Each contract needs to include both subject and price. The subject of a building contract is a construction of certain building on the certain land or performance of other building works. Hereby houses, buildings, bridges, water- gates, tunnels, roads, sewage systems etc. are considered buildings. Common trade works where e.g., no change in the apartment structure was carried out, geological-exploration drilling or some isolation works etc. are not considered a subject of a building contract in practice.
The price of the work can be determined either based on the unit of measurement for the contracted work (unit price) or as a total amount for the entire construction (total contracted price).
Client’s rights and obligations
Provision of the entire project and technical documentation is the duty of the client before the beginning of construction. After completing the works, the client is obliged to take over the building, examine it and inform the contractor within 6 months in case of noticing defects. Of course, his main obligation is to pay the price for delivered building works according to the contract. However, under certain conditions he will be able to withhold that payment. In case of existence of some defects, the client who has properly and in due time informed the contractor that delivered works have a certain defect, has the following at the disposal: ask the contractor to remedy the defect or to remedy the defects by himself for the account of the contractor or to reduce the price or to terminate the contract. In addition to one of those possibilities, the client has a right to a compensation of damages that eventually have arisen.
Contractor’s obligations
The main contractor’s obligation is to construct a building according to the specific project, professionally and in due time.

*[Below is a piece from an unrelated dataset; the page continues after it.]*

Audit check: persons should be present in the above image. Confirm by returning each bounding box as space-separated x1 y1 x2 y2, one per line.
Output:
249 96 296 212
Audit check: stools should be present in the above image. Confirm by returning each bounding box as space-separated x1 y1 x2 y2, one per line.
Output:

Thereby the contractor is liable for general defects, for the solidity of the building, for material and equipment defects.
A designer will be liable for the defects that are consequences of the project failure, while the supervision is responsible for the defects caused by client’s instructions, but neither contractor can be exempted from liability.
As to his other obligations, a contractor has to enable permanent client’s supervision of works and the control over quality and quantity of spent material as well as to protect the site. Also, if there is a penalty clause in the contract the contractor shall pay the penalty in case of a delay with delivery or non-performance of works.
A contractor needs to abide by technical regulation and project documentation, whereby a deflection is allowed only with the client’s approval. Only emergency works for the purposes of stability of the object or damage prevention can be carried out without previous approval. He usually performs works by himself, and if he consign them to a third person, he shall be liable for the choice of subcontractor.
Regarding liability for construction defects, there are apparent and hidden defects. If a client wants to use his rights on the grounds of defects, it is important that he notices the contractor within statutory period.
The client has to notice the contractor on the apparent defects (conspicuous through the usual inspection) immediately, because on the contrary he loses the right to refer to them. Namely, after inspection and the acceptance of works, the contractor isn’t liable any more for defects which could have been seen by the usual inspection, except if he was familiar with them and hasn’t shown them to the client. It is important here to highlight that this notice should be directed to the contractor, not to some third person (e.g. subcontractor).
For the notice on hidden defects of so called minor works (as for example facade, woodwork, heating) a client has a deadline of 1 month since the detection, and he looses the right to refer to those defects 2 years after acceptance of works.
All the client’s rights toward the contractor due to construction defects are devolved to all later acquirers of the building. However, there isn’t a new deadline for a notice or a lawsuit running to those later acquirers, but the deadline of the predecessor is included. Defects regarding solidity of the building – stability and safety are the special category. The contractor is liable for such defects which would be shown within the period of 10 years since the hand over and receiving of works. Such defects cannot of course be excluded or limited in the contract.